Mamãe posso ir?
Por que as mulheres não se libertaram dos torturantes saltos altos?
Lembra aquela brincadeira infantil, em que se fazia a pergunta: – mamãe posso ir? Se a “mamãe” dissesse que pode, seguia-se nova questão: – quantos passos posso dar? Ela dizia um número qualquer. Aí o “filho” novamente perguntava: – De que? Ao que ela designava um bicho: passinhos minúsculos de formiguinha, saltados de canguru, grandões e pesados de elefante, rastejantes de cobra. Ia-se avançando conforme a boa vontade da criança que fizesse o papel da progenitora.
É mais o menos esse o diálogo imaginário que muitas mulheres mantêm com seus sapatos antes de sair de casa. Vou ficar sentada o dia inteiro? Passinhos de princesa em saltos altos. Vou andar de ônibus, metrô, sair, andar à pé? Passos largos em calçados baixos e cômodos. Como se vê, os sapatos femininos são acompanhados de um dilema cotidiano de mobilidade.
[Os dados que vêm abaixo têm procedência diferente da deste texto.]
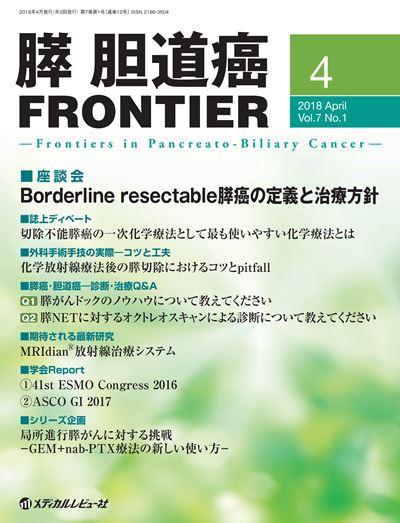 膵・胆道癌FRONTIER 2018年4月号(Vol.7 No.1)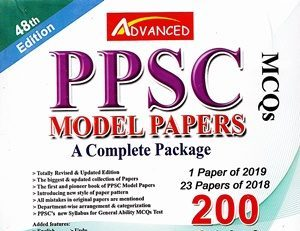 ppsc 48 edition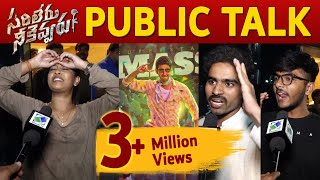 Watch Sarileru Neekevvaru Public Talk. #SarileruNeekevvaru 2019 latest Telugu movie ft. Superstar Mahesh Babu, Rashmika Mandanna. Directed by Anil Ravipudi and music composed by DSP / Devi Sri Prasad. Sarileru Neekevvaru movie is produced by AK Entertainments and GMB Entertainment. Presented by Sri Venkateswara Creations.   #MaheshBabu #SarileruNeekevvaruTrailer #RashmikaMandanna #AnilRavipudi #DSP #MASSMB   Sarileru Neekevvaru movie also stars Vijayasanthi, Prakash Raj, Sangeetha, Hariteja, Rajendra Prasad, Rao Ramesh, Raghu Babu & Others. The much-anticipated film Sarileru Neekevvaru is all set to hit the screens on Sankranthi 2020.  Sarileru Neekevvaru Cast & Crew Details: Starring: Superstar Mahesh Babu, Rashmika Mandanna, Vijayasanthi, Prakash Raj, Sangeetha, Rajendra Prasad & Others. Written & Directed by Anil Ravipudi Music Director: DSP / Devi Sri Prasad DOP: Rathnavelu Produced by AK Entertainments and GMB Entertainment.  Presented by Sri Venkateswara Creations    This video made exclusive for YouTube Viewers by Shruti.TV  Follow us : www.facebook.com/shrutiwebtv Twitter id : www.twitter.com/shrutitv Website   : www.shruti.tv Mail id      : contact@shruti.tv WhatsApp : +91 9444689000   Sarileru Neekevvaru Public Talk, Sarileru Neekevvaru Mahesh Babu, Sarileru Neekevvaru Trailer,Sarileru Neekevvaru Teaser,Sarileru Neekevvaru official Teaser,Sarileru Neekevvaru,Mahesh Babu,Rashmika Mandanna, Vijayashanthi, Sarileru Neekevvaru movie teaser,Sarileru Neekevvaru trailer,Sarileru Neekevvaru telugu movie teaser, Mahesh Babu new movie teaser, Darbar Public Talk, Sarileru Neekevvaru Public Review, Ala Vaikunthapurramuloo Public Talk, Sarileru Neekevvaru Mega Super Event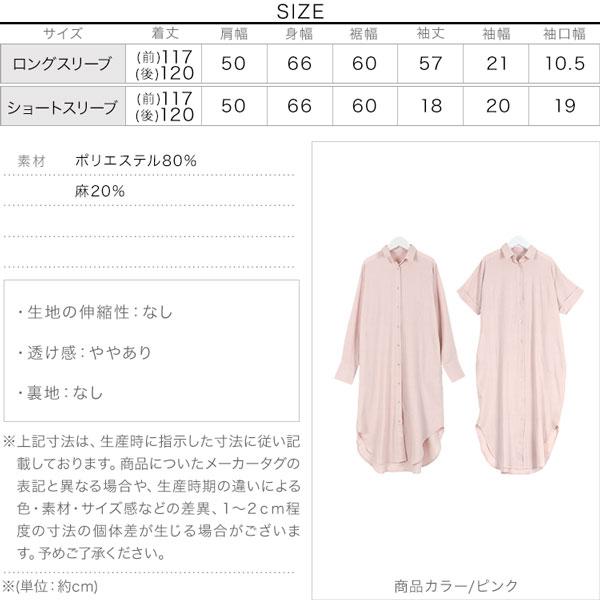 リネンブレンドシャツワンピース [E2444]のサイズ表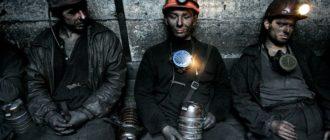 шахтеры профессия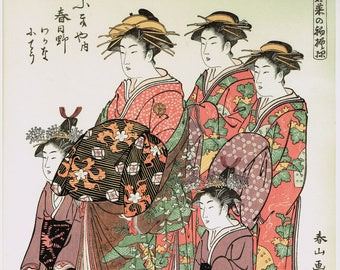 "Japanese Ukiyo-e Woodblock print, Shunzan, ""The Coutesan Kasugano of The Ogi-ya House"""
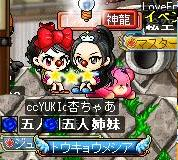 Maple091224_121359.jpg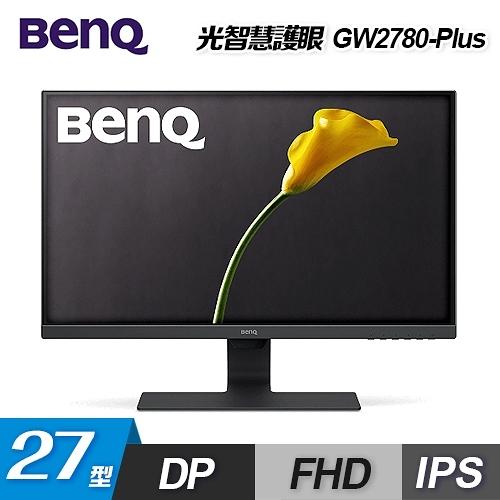 【BenQ 明基】27型 GW2780 Plus LED 光智慧護眼螢幕 【贈竹炭乾燥包】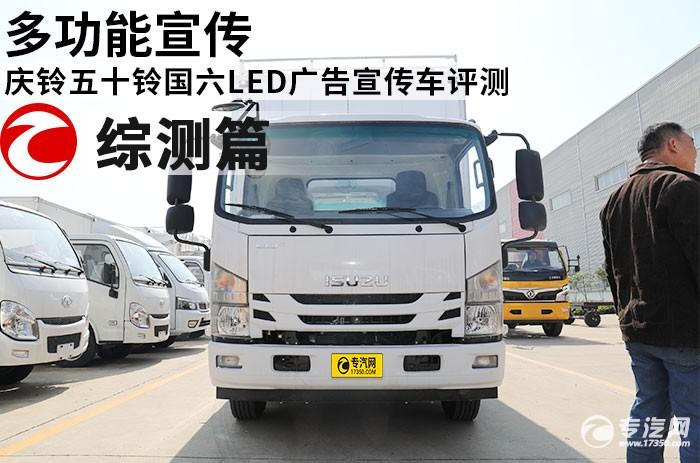 多功能宣傳 慶鈴五十鈴國六LED廣告宣傳車評測之綜測篇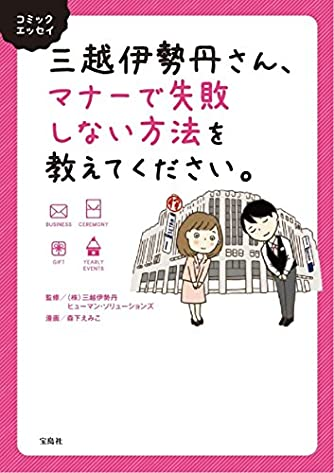 コミックエッセイ 三越伊勢丹さん、マナーで失敗しない方法を教えてください。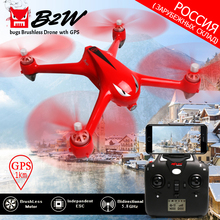 MJX Bugs 2W B2W GPS Quadcopter FPV WIFI RC Drone With 1080P Camera 2.4G 6-Axis RTF Brushless Motor RC Helicopter VS Bugs 2C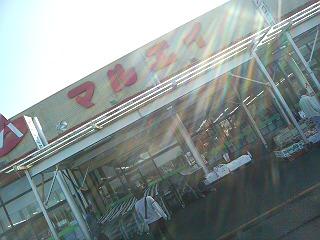 image/syasinka-2006-11-29T10:07:03-1.JPG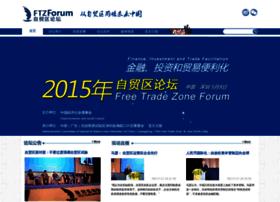 ftzforum.org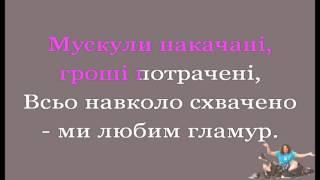 Скрябін Гламур караоке karaoke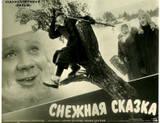 http://s5.uploads.ru/t/9Y02O.jpg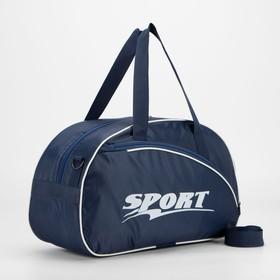 Сумка спортивная, отдел на молнии, наружный карман, длинный ремень, цвет синий Ош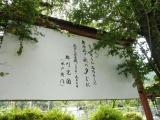 JR矢祭山駅 地図の裏の句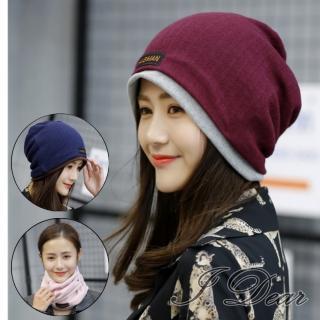 【I.Dear】韓國男女中性雙層毛線針織套頭月子帽保暖帽圍脖(5色)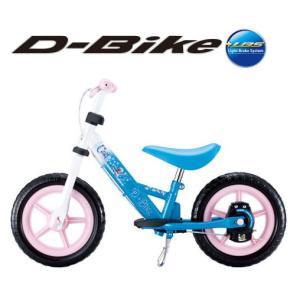 自転車 D-Bike+LBS ディーバイクLBS アナと雪の女王 アイデス ides Dバイク 足けり自転車 バランスバイク ペダルなし ブレーキ付 プレゼント kids baby|pinkybabys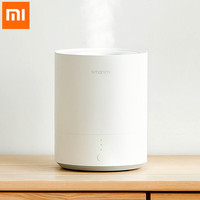 Xiaomi Smartmi 2.25L Air Humidifier High Spray Smart Purifier Fine Water Mist Cloud Maker Automatic Power Off With 3 Gear Speed
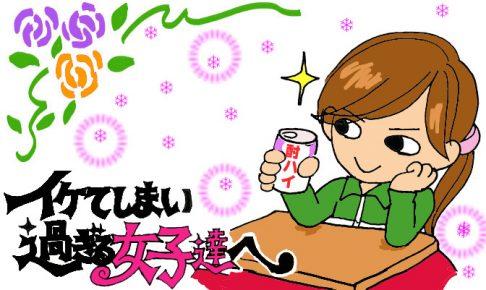 【漫画】第4回「イケてしまい過ぎる女子達へ」ユメ子の深読み 作:兼山和子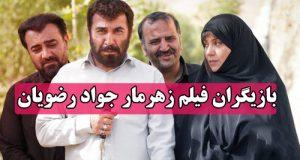 خلاصه داستان و بازیگران فیلم زهرمار به همراه نقش و انتشار نسخه قاچاق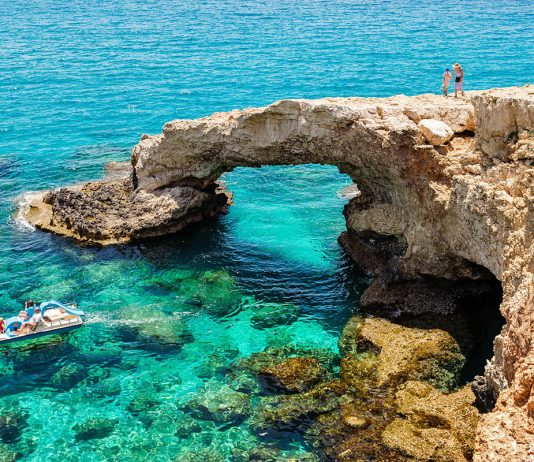 Kypros Love Bridge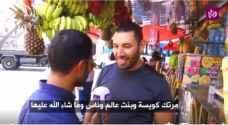 أردنيون يؤيدون تعدد الزوجات.. فيديو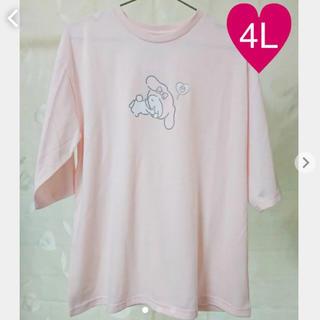 サンリオ(サンリオ)の◆ マイメロ  Tシャツ 4L(Tシャツ(半袖/袖なし))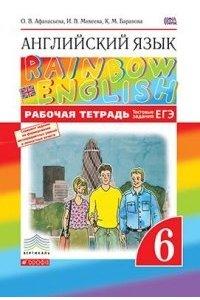 Рабочая тетрадь. Английский язык.6 класс.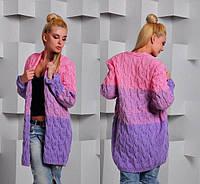 Женские пиджаки 2019 в Украине. Сравнить цены ea1a465805c47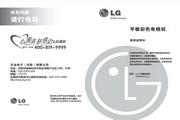 LG 47LM5700-CB液晶彩电 使用说明书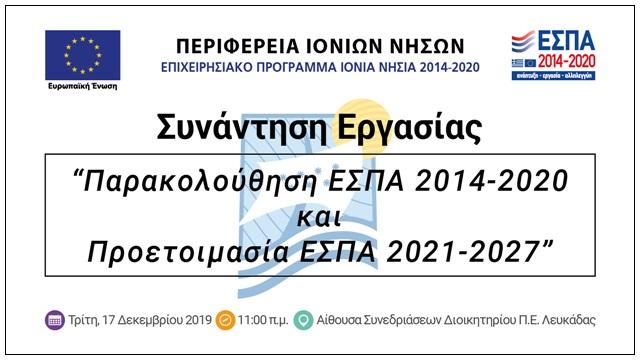 ΔΤ - 2019.12.13 - pic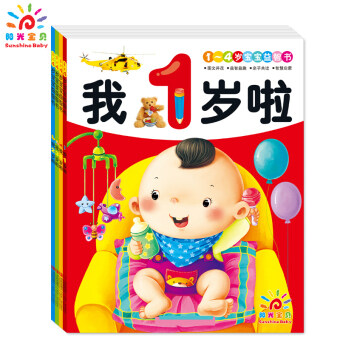 Harga Sunny baby my 1 year old 2 years old 3 years old 4 the baby andyoung children's early childhood educational game 0-4-year-old babyearly childhood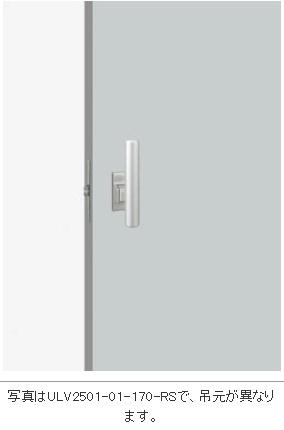 UNION ユニオン ドアハンドル プッシュプル ULV2501-01-170-LS/LU/RS/RU 内/外1セット 専用空錠付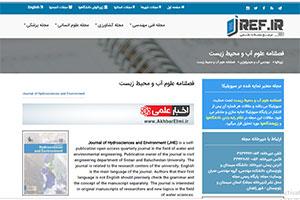 فصلنامه علوم آب و محیط زیست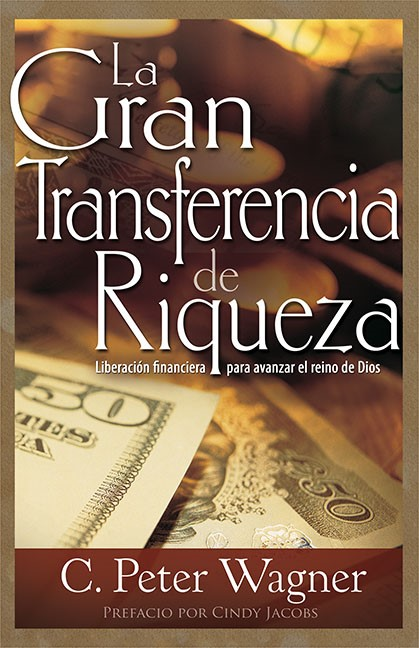 Great Transfer Of Wealth (Paperback)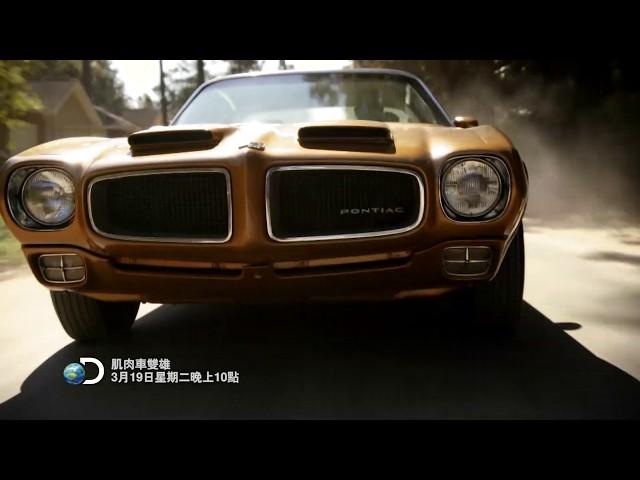 《肌肉車雙雄》預告: 3月19日起,每週二 晚間10點首播。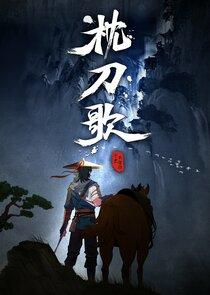 Watch Series - Zhen Dao Ge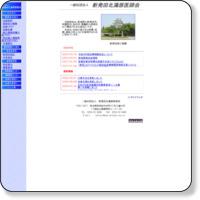 http://www.inet-shibata.or.jp/~ishikai/
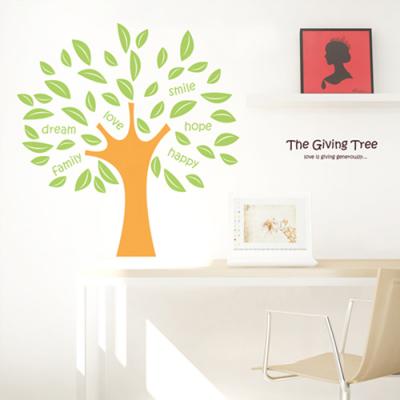 THE GIVING TREE 아낌없이주는나무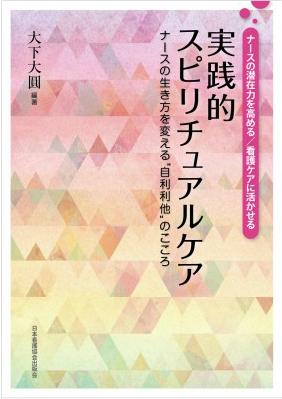 ★表紙③最終1-327x440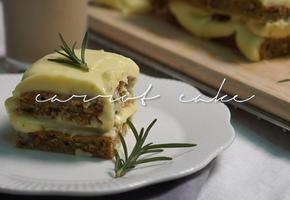 당근케이크 : Carrot cake : 유튜브 다소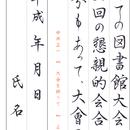 ★ダウンロード販売★[¥100]筆ペン【行書】~『大会を終りて』中井正一~より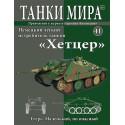 Истребитель танков Hetzer (Выпуск №41)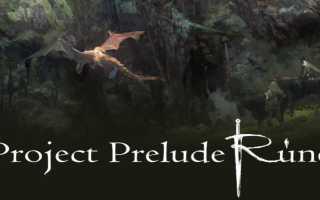 Project Prelude Rune — слэшер с мечами, магией, летающими островами и драконами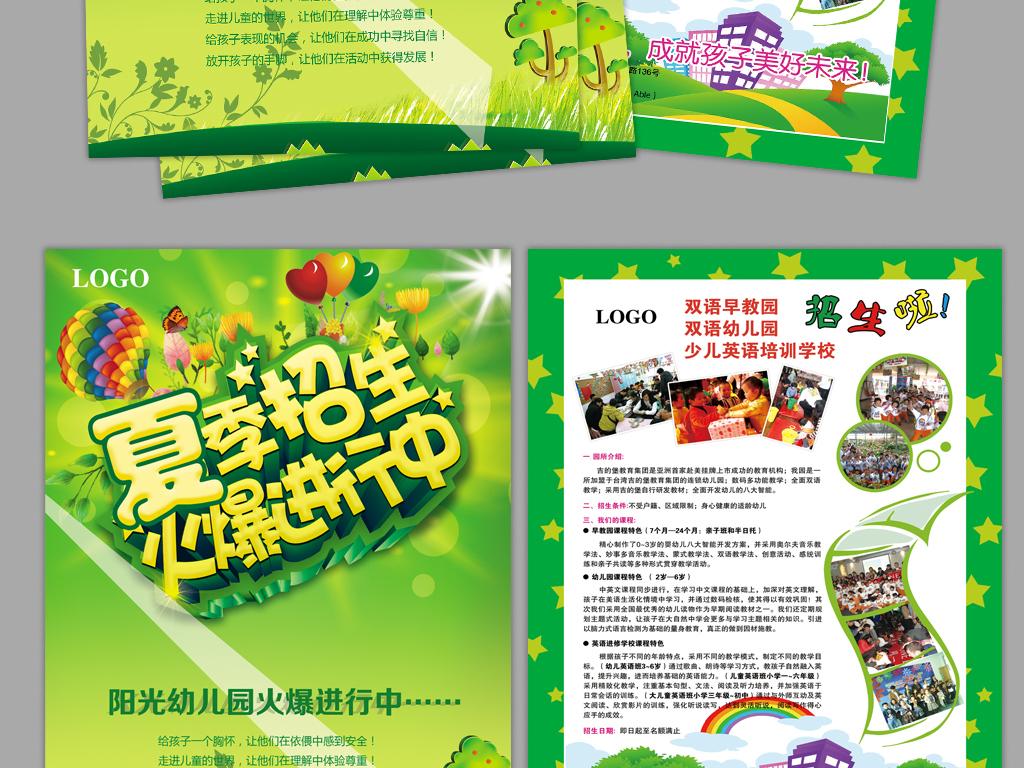 幼儿园夏季新学期暑假招生单页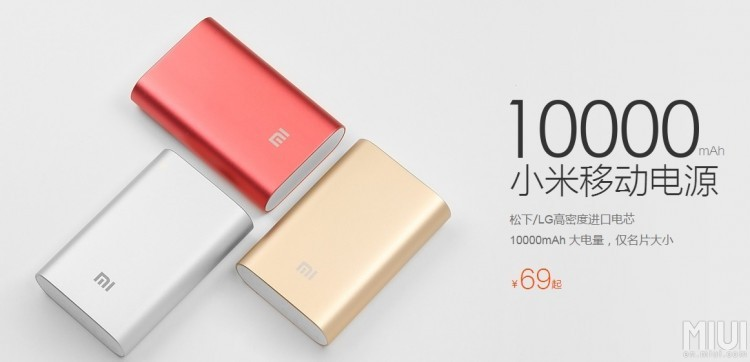 Xiaomi-Powerbank-1-750x362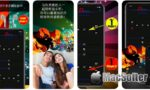 [iPhone/iPad限免] Double Player for Music Pro :用耳机同时听2首歌曲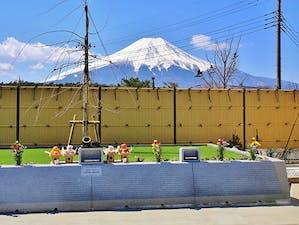 忍野富士樹木葬の画像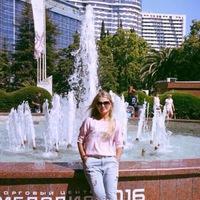 Эльвира Миленькая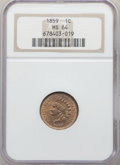 Indian Cents: , 1859 1C MS64 NGC. NGC Census: (490/161). PCGS Population: (772/218). MS64. Mintage 36,400,000. ...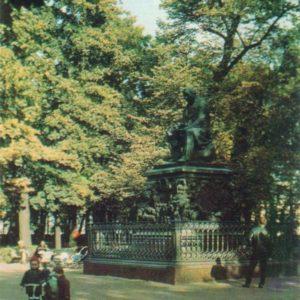 Monument IA Krylov, 1971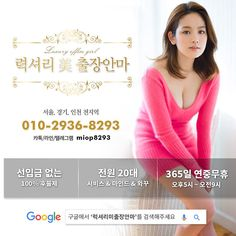 관악구출장안마 | miopanma1.com/gwanag/ | mi luxury | Flickr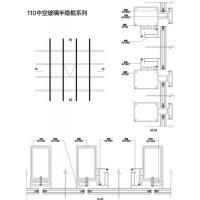 新美鱼.博洋铝型材—110中空玻璃系列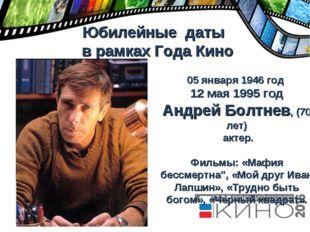 Юбилейные даты в рамках Года Кино 05 января 1946 год 12 мая 1995 год Андрей Б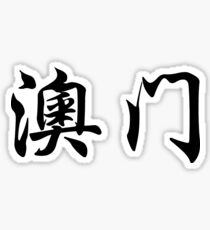 Chinese characters of Macau Sticker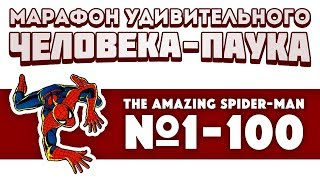 The Amazing Spider-Man №1-100 (Марафон Удивительного Человека-Паука)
Dizem que caminho com a graça de um pinguim, motivo pelo qual nunca fui elegante em delicados calçados de saltos e bicos finos. Além disso, são raras as ocasiões em que fico disposta a condenar-me aos passos claudicantes dos sapatos tipicamente femininos. Já vi mulheres que correm como gazelas mesmo dentro de improváveis saltos altos, plataformas e tirinhas, nunca serei uma delas.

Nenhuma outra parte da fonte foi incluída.